**Source excerpt**

The aim of observability is to solve customer issues quickly. Creating monitoring dashboards is useless if it can’t help engineering teams quickly identify the root causes of performance issues.

A modern distributed software system has a lot of moving components. So while setting up monitoring, you might not know what answers you would need to solve an issue.

Observability enables application owners to get answers to any question that might arise while debugging application issues.

Requirments

Kubernetes cluster
kubectl
helm
Public / Private cloud
Elastic Cloud
Terraform

Note

In order this example to work you need kubernetes cluster up and running. In order to create it go to the terraform folder and apply all the files

terraform init 
terraform apply

For obtaining yandex kubernetes config execute the following command

yc managed-kubernetes cluster get-credentials observability-k8s --external

Implementation

Logs

For setting up classical logs processing we need the following components:

Log shipper
Log aggregation system
Data visualization tool

There are 2 main stacks right now for implementing Kubernetes logging: EFK and PLG. In this setup I'll show both of them, if you need more info about particular stack I suggest this comparison

EFK stack

Fluent-bit - log shipper
ElasticSearch - log aggregation system
Kibana - data visualization tool

NOTE: in this setup I'll be using elastic cloud so you need to have an elastic cloud account to follow along

Don't forget to add a fluent helm repository

helm repo add fluent https://fluent.github.io/helm-charts
helm repo update

Before we jump into fluent-bit setup you need to obtain elastic cloud credentials. After your elastic deploy was created click Manage button and grab cloud-id and host (near elasticsearch instance, button Copy endpoint). Cloud auth it's a credentials from elasticsearch when cloud was originally created (csv file) separated with : (e. g. deployname:secret)

**Dataset entries**

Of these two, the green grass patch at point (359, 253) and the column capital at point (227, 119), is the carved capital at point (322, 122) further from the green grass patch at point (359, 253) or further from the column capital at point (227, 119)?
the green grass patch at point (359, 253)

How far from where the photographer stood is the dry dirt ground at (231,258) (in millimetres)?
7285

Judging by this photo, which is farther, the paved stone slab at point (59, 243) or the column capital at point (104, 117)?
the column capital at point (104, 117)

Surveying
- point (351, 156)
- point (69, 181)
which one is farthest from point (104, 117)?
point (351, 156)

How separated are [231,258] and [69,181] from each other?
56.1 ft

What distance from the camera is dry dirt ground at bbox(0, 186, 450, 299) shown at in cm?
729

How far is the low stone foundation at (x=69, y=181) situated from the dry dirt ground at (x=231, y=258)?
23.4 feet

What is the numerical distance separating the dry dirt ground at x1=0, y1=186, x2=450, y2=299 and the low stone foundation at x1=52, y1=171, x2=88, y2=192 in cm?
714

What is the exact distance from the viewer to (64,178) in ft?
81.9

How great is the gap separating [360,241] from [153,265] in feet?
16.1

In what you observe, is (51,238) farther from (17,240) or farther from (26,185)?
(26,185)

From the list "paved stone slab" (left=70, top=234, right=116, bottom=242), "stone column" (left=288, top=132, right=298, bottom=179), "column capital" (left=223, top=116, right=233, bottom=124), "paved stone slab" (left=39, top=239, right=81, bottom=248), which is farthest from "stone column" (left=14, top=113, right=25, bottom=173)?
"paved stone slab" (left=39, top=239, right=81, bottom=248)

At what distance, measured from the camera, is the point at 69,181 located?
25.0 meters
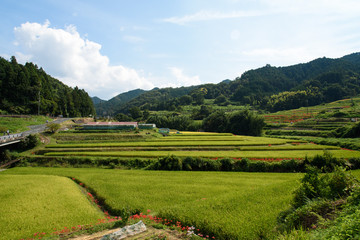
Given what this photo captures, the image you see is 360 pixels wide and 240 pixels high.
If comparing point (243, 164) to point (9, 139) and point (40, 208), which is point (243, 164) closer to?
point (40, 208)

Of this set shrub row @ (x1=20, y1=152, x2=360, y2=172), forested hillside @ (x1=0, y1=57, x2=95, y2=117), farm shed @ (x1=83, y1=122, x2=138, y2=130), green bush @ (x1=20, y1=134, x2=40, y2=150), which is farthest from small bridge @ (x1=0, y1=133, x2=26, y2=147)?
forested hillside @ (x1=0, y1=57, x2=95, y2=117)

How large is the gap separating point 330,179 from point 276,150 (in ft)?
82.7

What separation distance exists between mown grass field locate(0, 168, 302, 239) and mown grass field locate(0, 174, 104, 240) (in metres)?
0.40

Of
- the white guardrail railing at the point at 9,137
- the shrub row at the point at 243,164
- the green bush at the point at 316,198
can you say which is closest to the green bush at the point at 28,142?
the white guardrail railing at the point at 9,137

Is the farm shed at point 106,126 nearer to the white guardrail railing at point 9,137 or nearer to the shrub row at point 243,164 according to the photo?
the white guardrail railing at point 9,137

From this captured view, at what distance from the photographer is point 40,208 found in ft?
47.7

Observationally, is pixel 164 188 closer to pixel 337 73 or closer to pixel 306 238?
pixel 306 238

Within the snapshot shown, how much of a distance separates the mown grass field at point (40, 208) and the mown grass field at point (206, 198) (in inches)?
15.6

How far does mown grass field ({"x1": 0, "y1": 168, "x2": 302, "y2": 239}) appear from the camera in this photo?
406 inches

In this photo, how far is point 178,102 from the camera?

* * *

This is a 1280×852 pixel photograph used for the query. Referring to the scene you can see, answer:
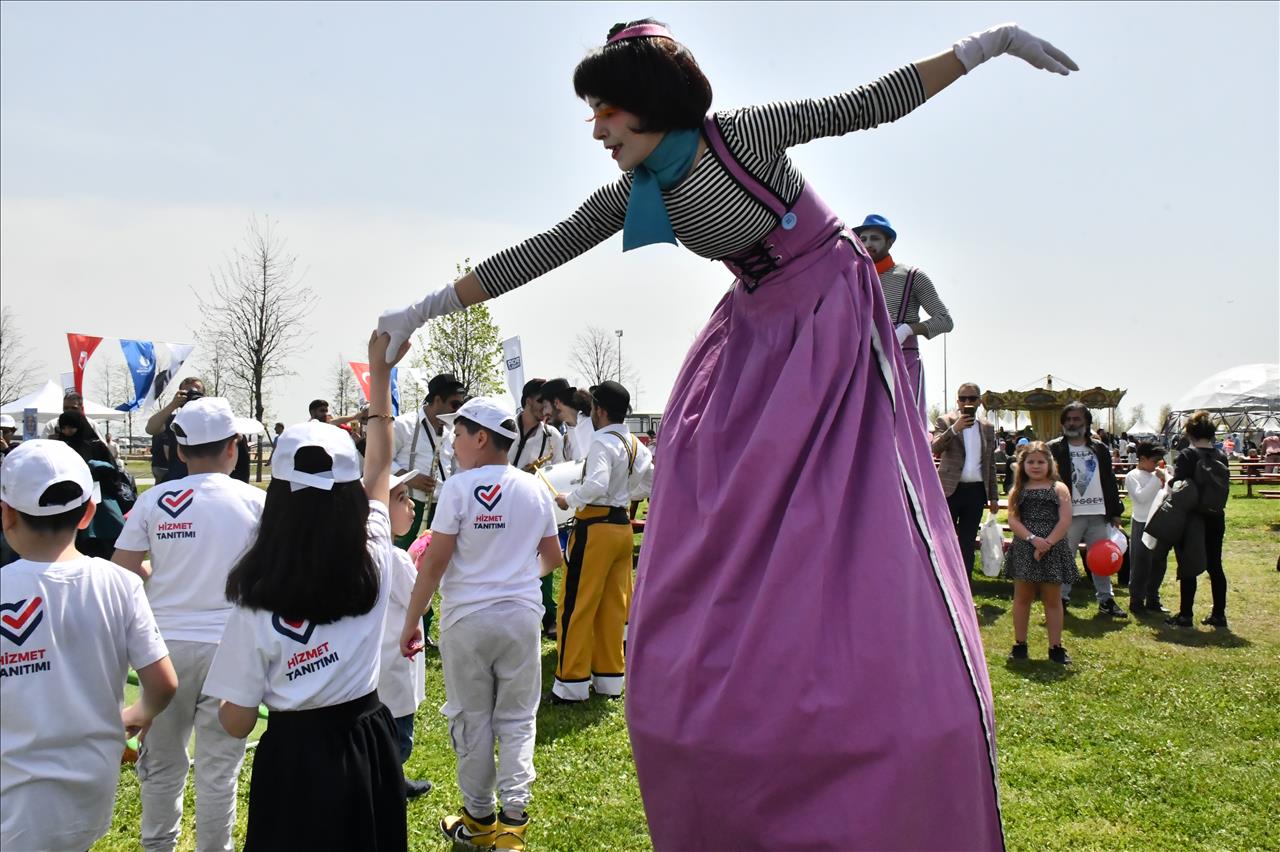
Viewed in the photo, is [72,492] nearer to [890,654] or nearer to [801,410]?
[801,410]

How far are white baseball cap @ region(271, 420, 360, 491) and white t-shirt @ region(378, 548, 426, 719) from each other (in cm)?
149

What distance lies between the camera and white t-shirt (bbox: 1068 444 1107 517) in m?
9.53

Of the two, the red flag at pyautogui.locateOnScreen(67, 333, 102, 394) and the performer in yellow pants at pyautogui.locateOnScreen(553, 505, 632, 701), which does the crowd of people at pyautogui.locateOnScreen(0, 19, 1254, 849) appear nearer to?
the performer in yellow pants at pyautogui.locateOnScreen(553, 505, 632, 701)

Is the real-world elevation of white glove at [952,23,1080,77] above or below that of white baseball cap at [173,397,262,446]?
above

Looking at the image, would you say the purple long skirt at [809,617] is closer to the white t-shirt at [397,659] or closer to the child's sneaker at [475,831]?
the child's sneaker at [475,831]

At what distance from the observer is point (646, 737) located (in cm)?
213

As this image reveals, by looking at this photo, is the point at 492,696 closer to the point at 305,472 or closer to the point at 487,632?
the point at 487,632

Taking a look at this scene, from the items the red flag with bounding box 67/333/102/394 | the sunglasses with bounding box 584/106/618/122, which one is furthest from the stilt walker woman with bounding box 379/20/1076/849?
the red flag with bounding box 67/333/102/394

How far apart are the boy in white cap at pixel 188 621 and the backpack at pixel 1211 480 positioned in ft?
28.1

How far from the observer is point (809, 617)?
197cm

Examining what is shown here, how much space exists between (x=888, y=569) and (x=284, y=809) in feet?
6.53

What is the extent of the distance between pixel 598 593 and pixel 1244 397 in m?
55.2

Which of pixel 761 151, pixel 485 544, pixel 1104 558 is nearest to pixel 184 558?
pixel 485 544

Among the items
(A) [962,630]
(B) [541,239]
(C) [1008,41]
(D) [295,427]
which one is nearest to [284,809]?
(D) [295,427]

--

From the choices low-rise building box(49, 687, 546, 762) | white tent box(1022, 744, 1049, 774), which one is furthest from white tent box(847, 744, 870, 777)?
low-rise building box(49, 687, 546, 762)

**Directive A**
Based on the observability excerpt, say whether each statement agrees with it: (i) The EFK stack uses Kibana as its data visualization tool. (ii) The setup runs on a self-hosted ElasticSearch rather than Elastic Cloud. (iii) Two main stacks are named for Kubernetes logging. Answer yes or no for each, and quote the words that decide it.
**Directive B**
In the observability excerpt, which folder do you go to in order to create the Kubernetes cluster?
**Directive C**
Rewrite the observability excerpt from "Before we jump" to "(e. g. deployname:secret)", changing "Manage" to "Settings".

**Exercise response A**
(i) Yes: "Kibana - data visualization tool"
(ii) No: "in this setup I'll be using elastic cloud so you need to have an elastic cloud account to follow along"
(iii) Yes: "There are 2 main stacks right now for implementing Kubernetes logging: EFK and PLG"

**Exercise response B**
The terraform folder.

**Exercise response C**
Before we jump into fluent-bit setup you need to obtain elastic cloud credentials. After your elastic deploy was created click Settings button and grab cloud-id and host (near elasticsearch instance, button Copy endpoint). Cloud auth it's a credentials from elasticsearch when cloud was originally created (csv file) separated with : (e. g. deployname:secret)